3/22/2014

Meeting for Meeting

Highly reluctantly, the President of South Korea, Park Geun-hye, officially accepted an offer from the United States to meet Japanese Prime Minister, Shinzo Abe. The motivation was apparently to save the face of U.S. President, Barack Obama. Although the meeting may be a significant improvement in deteriorated relationship between Japan and South Korea, there is no expectation of actual progress in the trilateral alliance. The meeting will be resulted as a meeting.

The meeting was set with U.S. initiative. After delivering a statement that U.S. was disappointed with Abe’s visit to Yasukuni Shrine last December, U.S. has been looking for an opportunity to reestablish positive environment in relationship with Japan and South Korea. Considering the needs to deal with potential problems on missile and nuclear development in North Korea and maritime assertion of China, Obama tried to reshape and reinforce the isosceles triangle of the alliance. U.S. deliberately made diplomatic efforts toward Japan and South Korea sending secretaries of Obama cabinet.

Japan sent Vice-Minister of Foreign Affairs to South Korea to talk about possibility of summit meeting between Abe and Park. Few days after the negotiation in Seoul, Abe announced that his administration would support and maintain Kono and Murayama Statements to apologize on the comfort women issue and aggression and colonization in the past.
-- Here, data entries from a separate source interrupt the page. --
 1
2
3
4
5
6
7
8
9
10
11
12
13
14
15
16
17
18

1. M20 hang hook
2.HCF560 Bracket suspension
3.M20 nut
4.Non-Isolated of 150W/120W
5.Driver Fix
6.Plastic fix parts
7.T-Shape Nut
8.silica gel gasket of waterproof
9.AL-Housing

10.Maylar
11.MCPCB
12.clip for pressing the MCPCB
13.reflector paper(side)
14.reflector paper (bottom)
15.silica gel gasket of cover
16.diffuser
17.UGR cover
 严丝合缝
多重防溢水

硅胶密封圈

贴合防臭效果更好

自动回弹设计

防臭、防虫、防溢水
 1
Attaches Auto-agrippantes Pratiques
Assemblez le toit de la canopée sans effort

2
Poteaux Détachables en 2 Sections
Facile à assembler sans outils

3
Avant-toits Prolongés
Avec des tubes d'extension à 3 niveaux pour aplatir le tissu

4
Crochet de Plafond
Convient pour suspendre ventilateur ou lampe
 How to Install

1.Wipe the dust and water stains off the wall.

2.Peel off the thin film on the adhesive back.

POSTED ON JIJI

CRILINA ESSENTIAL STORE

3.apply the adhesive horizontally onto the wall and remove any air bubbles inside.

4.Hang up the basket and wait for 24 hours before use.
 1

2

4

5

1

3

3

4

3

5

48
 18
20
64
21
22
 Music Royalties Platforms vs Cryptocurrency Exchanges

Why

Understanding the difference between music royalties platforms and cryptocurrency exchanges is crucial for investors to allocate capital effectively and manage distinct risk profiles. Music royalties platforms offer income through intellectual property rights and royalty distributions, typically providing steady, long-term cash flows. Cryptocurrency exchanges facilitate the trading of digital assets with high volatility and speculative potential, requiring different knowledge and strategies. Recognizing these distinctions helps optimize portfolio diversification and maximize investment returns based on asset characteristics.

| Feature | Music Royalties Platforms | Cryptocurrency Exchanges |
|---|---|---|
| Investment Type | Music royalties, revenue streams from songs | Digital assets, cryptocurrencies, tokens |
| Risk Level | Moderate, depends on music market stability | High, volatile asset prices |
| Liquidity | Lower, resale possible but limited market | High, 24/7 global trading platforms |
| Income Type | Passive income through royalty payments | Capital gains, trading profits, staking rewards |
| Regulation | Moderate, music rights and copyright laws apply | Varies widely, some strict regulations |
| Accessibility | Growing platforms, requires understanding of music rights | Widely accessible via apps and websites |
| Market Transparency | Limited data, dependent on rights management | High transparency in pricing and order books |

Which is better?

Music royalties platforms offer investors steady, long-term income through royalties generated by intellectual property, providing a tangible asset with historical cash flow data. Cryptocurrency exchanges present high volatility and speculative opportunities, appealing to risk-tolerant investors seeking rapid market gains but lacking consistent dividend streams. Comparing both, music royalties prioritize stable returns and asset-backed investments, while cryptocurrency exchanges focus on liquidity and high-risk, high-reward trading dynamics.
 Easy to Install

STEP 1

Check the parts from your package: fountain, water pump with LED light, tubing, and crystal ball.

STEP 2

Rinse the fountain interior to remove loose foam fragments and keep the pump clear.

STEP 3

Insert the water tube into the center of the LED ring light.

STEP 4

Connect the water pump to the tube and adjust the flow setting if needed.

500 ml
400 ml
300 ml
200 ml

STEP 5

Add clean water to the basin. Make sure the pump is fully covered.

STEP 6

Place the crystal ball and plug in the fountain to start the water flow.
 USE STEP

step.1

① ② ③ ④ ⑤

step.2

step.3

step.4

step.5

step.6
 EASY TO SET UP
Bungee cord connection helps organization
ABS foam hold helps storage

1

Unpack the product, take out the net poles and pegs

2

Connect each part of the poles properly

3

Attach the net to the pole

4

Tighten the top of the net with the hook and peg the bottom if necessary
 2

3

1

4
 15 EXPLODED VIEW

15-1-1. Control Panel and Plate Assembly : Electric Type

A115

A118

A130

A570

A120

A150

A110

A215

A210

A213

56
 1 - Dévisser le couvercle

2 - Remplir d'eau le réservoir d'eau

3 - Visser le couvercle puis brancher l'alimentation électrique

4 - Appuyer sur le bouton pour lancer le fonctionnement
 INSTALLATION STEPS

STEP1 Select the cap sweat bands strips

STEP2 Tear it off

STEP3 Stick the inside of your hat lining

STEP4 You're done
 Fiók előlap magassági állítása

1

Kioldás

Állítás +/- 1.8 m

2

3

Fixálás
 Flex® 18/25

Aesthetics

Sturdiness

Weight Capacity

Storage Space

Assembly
In action for action manner, Park welcomed Abe’s remark for her happiness. Words for defrosting the bilateral relationship were exchanged timely manner.

There still are arguments over the trilateral leaders meeting in South Korea. “Park has shunned a summit with Abe as Japan kept angering South Korea with a series of nationalistic steps and remarks denounced as attempts to glorify its militaristic past and whitewash its wartime atrocities, including the country's sexual enslavement of Korean women during World War II,” reported Yonhap News Agency. Strong resentment against right-leaning Japan will refrain Park from easy compromise.

Diplomatic reconstruction will ease hard criticism against Abe inside Japan. But there comes no change in the situation that Abe administration is on a delicate balance between requirement for maintaining diplomatic stability and domestic expectation from the conservatives. Support for Kono and Murayama Statements must have been a great disappointment for right-wing people around Abe.


The biggest achievement will be a fact that both leaders will actually have met for the first time. U.S. seems to be satisfied with such a result, because the meeting will demonstrate a sense of unification against China, North Korea and even Russia. But those three are well aware of domestic situation in South Korea and Japan described above.